Saved entries
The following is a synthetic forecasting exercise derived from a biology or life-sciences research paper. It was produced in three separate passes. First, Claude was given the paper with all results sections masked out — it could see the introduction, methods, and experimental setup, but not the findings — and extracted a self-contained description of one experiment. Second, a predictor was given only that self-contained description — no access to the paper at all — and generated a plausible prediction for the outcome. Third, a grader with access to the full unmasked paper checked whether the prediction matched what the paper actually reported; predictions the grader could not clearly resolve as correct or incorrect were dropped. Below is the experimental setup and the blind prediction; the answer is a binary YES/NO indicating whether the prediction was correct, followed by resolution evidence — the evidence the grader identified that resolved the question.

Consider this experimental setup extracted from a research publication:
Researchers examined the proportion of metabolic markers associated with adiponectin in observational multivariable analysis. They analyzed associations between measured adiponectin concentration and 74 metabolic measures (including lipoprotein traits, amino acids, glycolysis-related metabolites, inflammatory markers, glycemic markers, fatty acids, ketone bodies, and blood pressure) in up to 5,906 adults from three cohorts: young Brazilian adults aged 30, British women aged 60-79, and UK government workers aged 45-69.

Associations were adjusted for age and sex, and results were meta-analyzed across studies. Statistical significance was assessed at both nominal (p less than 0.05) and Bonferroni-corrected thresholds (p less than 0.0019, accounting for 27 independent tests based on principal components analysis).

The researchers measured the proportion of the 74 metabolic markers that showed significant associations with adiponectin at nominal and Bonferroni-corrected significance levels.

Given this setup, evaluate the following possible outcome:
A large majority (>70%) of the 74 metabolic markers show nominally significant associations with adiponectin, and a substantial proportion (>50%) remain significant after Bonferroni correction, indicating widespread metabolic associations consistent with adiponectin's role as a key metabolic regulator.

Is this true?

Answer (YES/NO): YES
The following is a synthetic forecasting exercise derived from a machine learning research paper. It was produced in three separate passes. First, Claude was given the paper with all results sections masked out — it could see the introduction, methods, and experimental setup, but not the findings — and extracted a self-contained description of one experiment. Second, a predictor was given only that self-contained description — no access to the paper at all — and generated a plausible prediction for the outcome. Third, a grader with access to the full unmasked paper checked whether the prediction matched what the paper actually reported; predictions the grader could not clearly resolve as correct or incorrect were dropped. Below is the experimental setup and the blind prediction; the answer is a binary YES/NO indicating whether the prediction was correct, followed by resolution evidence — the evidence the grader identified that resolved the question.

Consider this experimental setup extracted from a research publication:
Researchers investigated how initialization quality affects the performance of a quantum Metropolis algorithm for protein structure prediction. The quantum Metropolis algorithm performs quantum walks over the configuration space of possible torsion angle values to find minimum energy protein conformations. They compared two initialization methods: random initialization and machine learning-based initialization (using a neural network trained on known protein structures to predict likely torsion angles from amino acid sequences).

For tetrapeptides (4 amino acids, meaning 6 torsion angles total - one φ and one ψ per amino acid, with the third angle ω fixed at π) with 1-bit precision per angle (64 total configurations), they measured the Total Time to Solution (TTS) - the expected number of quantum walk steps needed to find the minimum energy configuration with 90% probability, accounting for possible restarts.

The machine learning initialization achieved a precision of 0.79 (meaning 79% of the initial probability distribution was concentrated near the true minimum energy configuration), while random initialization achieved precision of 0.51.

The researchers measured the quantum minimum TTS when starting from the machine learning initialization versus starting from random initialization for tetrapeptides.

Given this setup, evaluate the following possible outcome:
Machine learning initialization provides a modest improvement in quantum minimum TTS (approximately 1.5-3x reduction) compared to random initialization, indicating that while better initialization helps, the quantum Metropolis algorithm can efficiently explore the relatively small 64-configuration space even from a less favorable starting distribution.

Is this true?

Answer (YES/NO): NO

→ Problem details: Type out each entry above again, exactly.

→ Answer to this task:
The following is a synthetic forecasting exercise derived from a biology or life-sciences research paper. It was produced in three separate passes. First, Claude was given the paper with all results sections masked out — it could see the introduction, methods, and experimental setup, but not the findings — and extracted a self-contained description of one experiment. Second, a predictor was given only that self-contained description — no access to the paper at all — and generated a plausible prediction for the outcome. Third, a grader with access to the full unmasked paper checked whether the prediction matched what the paper actually reported; predictions the grader could not clearly resolve as correct or incorrect were dropped. Below is the experimental setup and the blind prediction; the answer is a binary YES/NO indicating whether the prediction was correct, followed by resolution evidence — the evidence the grader identified that resolved the question.

Consider this experimental setup extracted from a research publication:
Researchers examined the proportion of metabolic markers associated with adiponectin in observational multivariable analysis. They analyzed associations between measured adiponectin concentration and 74 metabolic measures (including lipoprotein traits, amino acids, glycolysis-related metabolites, inflammatory markers, glycemic markers, fatty acids, ketone bodies, and blood pressure) in up to 5,906 adults from three cohorts: young Brazilian adults aged 30, British women aged 60-79, and UK government workers aged 45-69.

Associations were adjusted for age and sex, and results were meta-analyzed across studies. Statistical significance was assessed at both nominal (p less than 0.05) and Bonferroni-corrected thresholds (p less than 0.0019, accounting for 27 independent tests based on principal components analysis).

The researchers measured the proportion of the 74 metabolic markers that showed significant associations with adiponectin at nominal and Bonferroni-corrected significance levels.

Given this setup, evaluate the following possible outcome:
A large majority (>70%) of the 74 metabolic markers show nominally significant associations with adiponectin, and a substantial proportion (>50%) remain significant after Bonferroni correction, indicating widespread metabolic associations consistent with adiponectin's role as a key metabolic regulator.

Is this true?

Answer (YES/NO): YES
The following is a synthetic forecasting exercise derived from a machine learning research paper. It was produced in three separate passes. First, Claude was given the paper with all results sections masked out — it could see the introduction, methods, and experimental setup, but not the findings — and extracted a self-contained description of one experiment. Second, a predictor was given only that self-contained description — no access to the paper at all — and generated a plausible prediction for the outcome. Third, a grader with access to the full unmasked paper checked whether the prediction matched what the paper actually reported; predictions the grader could not clearly resolve as correct or incorrect were dropped. Below is the experimental setup and the blind prediction; the answer is a binary YES/NO indicating whether the prediction was correct, followed by resolution evidence — the evidence the grader identified that resolved the question.

Consider this experimental setup extracted from a research publication:
Researchers investigated how initialization quality affects the performance of a quantum Metropolis algorithm for protein structure prediction. The quantum Metropolis algorithm performs quantum walks over the configuration space of possible torsion angle values to find minimum energy protein conformations. They compared two initialization methods: random initialization and machine learning-based initialization (using a neural network trained on known protein structures to predict likely torsion angles from amino acid sequences).

For tetrapeptides (4 amino acids, meaning 6 torsion angles total - one φ and one ψ per amino acid, with the third angle ω fixed at π) with 1-bit precision per angle (64 total configurations), they measured the Total Time to Solution (TTS) - the expected number of quantum walk steps needed to find the minimum energy configuration with 90% probability, accounting for possible restarts.

The machine learning initialization achieved a precision of 0.79 (meaning 79% of the initial probability distribution was concentrated near the true minimum energy configuration), while random initialization achieved precision of 0.51.

The researchers measured the quantum minimum TTS when starting from the machine learning initialization versus starting from random initialization for tetrapeptides.

Given this setup, evaluate the following possible outcome:
Machine learning initialization provides a modest improvement in quantum minimum TTS (approximately 1.5-3x reduction) compared to random initialization, indicating that while better initialization helps, the quantum Metropolis algorithm can efficiently explore the relatively small 64-configuration space even from a less favorable starting distribution.

Is this true?

Answer (YES/NO): NO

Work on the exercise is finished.